An infusion of the flowers in olive oil is strongly antibacterial and is used as earache drops, or as a local application in the treatment of piles and other mucous membrane inflammations.
The roots are used to make a decoction that helps to reduce toothache, as well as relieve cramps and convulsions. Powdered the roots are used as a rough wart remover although it appears to have no effect on smooth warts.
Seed. There is contention over the use of seeds. Many state that the seeds are poisonous and should be avoided at all costs others state that a decoction of them can be used to soothe chilblains and chapped skin.
Other Uses of Great Mullein (Verbascum thapsus).
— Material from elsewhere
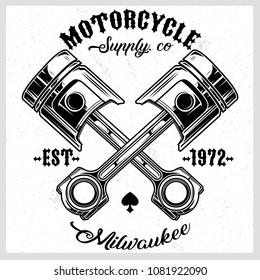 Cross Motorcycle Piston Black and White Emblem Vector Illustration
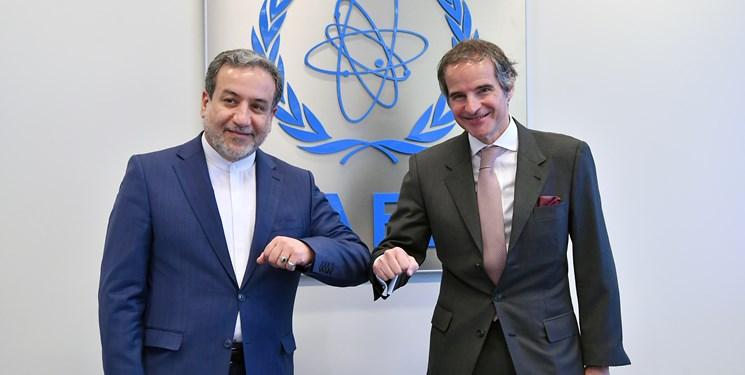عراقچی:  تعامل بین ایران و آژانس ادامه خواهد یافت/ بحث گام به گام مدتهاست کنار گذاشته شده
The leaves of mullein and the dry stalks are considered as some of the best fire starting tinder available. Leaves are often carried in survival kits for this purpose. Carefully twisted they were once used as candle wicks. The dried flower stalks have been used as torches for centuries, dipped in tallow and set alight they will burn for long periods of time. The leaves also contain rotenone which is used as an insecticide.
Toilet paper: while some have stated that Mullein leaves can be used as substitute toilet paper since they are so large and soft care should be taken as the hairs tend to break off and can be very irritating. Try it on your arm or leg to see if you have a reaction before you subject more tender parts of your anatomy.